Peloton has decided to cut another 500 jobs in a move to curb their costs and remain competitive in the market. Previously, the company has already gone through two phases of lay-offs and has cut 2,800 positions. Moreover, the CEO of fitness equipment manufacturer stated that these job cuts were necessary for the company to return to growth.
Peloton is entering in partnerships to boost sales
Peloton CEO Barry McCarthy said in his interview to Wall Street Journal that this round of job cuts is the final significant move to put the business back on track. Moreover, Peloton’s CEO intends to make a leaner organizational structure. “The restructuring is done with today’s announcement. Now we’re focused on growth.” CEO Barry said in a statement. Alongside, the fitness equipment firm is entering in to several partnerships in retail and beyond.
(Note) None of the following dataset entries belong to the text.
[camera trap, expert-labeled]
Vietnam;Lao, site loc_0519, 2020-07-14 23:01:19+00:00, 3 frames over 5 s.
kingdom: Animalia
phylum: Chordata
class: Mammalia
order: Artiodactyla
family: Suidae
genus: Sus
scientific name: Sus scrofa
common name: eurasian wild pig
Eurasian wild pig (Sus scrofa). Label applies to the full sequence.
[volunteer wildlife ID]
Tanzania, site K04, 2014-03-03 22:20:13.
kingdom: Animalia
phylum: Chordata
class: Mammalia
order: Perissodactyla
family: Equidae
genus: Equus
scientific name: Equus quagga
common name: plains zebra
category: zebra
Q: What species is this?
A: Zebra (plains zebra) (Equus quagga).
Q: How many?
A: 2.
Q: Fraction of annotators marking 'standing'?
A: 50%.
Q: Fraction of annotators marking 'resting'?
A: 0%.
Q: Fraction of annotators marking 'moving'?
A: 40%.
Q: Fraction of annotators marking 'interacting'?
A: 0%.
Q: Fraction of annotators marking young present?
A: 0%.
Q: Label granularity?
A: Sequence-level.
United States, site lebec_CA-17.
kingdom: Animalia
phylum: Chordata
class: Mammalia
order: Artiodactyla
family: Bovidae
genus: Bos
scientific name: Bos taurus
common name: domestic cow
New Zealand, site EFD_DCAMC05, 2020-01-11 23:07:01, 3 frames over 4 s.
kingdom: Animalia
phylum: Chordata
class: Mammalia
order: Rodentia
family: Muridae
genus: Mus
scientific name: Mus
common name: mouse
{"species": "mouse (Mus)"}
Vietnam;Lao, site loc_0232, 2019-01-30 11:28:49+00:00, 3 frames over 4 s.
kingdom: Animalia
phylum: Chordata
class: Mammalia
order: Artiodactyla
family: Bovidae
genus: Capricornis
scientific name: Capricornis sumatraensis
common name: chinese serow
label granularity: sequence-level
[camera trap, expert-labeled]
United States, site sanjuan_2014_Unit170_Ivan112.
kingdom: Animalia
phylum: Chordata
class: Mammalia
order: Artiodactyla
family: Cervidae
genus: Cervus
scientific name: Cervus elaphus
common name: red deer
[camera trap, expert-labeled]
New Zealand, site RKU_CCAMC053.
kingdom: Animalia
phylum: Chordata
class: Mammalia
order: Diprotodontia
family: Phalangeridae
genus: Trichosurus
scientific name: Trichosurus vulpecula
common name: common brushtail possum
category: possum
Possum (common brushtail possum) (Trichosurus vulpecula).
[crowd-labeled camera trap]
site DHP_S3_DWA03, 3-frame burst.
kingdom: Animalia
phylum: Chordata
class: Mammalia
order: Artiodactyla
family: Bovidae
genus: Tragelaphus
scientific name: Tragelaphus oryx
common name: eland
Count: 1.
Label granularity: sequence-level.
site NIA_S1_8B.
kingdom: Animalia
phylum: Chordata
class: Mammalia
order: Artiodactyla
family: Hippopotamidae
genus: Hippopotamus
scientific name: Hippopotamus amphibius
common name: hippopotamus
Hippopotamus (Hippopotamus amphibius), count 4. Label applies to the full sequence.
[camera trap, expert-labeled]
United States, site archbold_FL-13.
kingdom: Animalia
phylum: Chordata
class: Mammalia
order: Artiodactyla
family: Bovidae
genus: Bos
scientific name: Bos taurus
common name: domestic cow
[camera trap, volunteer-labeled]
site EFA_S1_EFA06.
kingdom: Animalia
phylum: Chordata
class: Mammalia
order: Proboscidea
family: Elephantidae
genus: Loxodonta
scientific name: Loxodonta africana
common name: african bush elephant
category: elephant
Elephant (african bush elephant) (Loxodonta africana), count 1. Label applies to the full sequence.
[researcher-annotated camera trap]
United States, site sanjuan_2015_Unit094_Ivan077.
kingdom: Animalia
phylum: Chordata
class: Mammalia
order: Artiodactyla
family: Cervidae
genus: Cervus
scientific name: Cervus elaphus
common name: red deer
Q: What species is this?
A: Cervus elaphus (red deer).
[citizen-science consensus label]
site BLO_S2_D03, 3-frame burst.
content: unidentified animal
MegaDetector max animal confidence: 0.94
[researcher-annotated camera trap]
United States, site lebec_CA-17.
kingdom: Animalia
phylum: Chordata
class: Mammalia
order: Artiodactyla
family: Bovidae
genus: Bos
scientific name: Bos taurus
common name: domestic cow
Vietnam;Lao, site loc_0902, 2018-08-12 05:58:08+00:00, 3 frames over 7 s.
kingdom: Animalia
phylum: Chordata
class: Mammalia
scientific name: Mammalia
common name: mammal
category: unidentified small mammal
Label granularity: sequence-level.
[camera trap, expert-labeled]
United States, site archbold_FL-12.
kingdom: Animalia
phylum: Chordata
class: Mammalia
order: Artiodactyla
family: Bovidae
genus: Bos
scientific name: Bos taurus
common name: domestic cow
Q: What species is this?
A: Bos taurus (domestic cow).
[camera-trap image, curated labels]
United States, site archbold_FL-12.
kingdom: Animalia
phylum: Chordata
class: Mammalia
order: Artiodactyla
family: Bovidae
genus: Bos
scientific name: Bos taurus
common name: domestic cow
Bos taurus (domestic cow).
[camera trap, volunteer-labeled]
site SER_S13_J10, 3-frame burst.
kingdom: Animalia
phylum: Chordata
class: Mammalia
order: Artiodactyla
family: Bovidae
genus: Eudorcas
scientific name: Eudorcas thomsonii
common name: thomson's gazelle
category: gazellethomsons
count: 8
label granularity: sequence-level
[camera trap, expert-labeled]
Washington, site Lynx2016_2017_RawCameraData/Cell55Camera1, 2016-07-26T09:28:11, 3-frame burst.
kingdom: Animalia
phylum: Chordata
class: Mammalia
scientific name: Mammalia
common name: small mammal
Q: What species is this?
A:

Peloton and Hilton announced a partnership which will put Peloton Bikes in the company’s hotel portfolio. Furthermore, Peloton made a deal with Amazon to sell its bike, guide, select accessories and apparel through Amazon U.S. This was the first time that the company started selling its goods outside of the Peloton site online.
Shakeup in top leadership
These latest job cuts came in wake of recent shakeup in Peloton’s leadership. Previously, the company announced that they have replaced founder John Foley with Barry McCarthy. Similarly, co-founder and Chief Legal Officer Hisao Kushia and Dara Treseder, SVP of Marketing, Communications and Membership also left the company. The new CEO has implemented multiple structural changes at Peloton. He initiated multiple rounds of job cuts in a bid to reduce costs and improve revenues. In addition, McCarthy has closed company-operated stores, outsourced manufacturing, and reduced inventory.
Peloton had a great run during the pandemic times and was one of the big success stories. Unsurprisingly, the closure of gyms and other fitness arenas forced the people to workout at home. Hence, this led to increase in sales of Peloton’s products and services. However, the demand faded out after easing in COVID-19 restrictions and company reported six consecutive quarters of losses.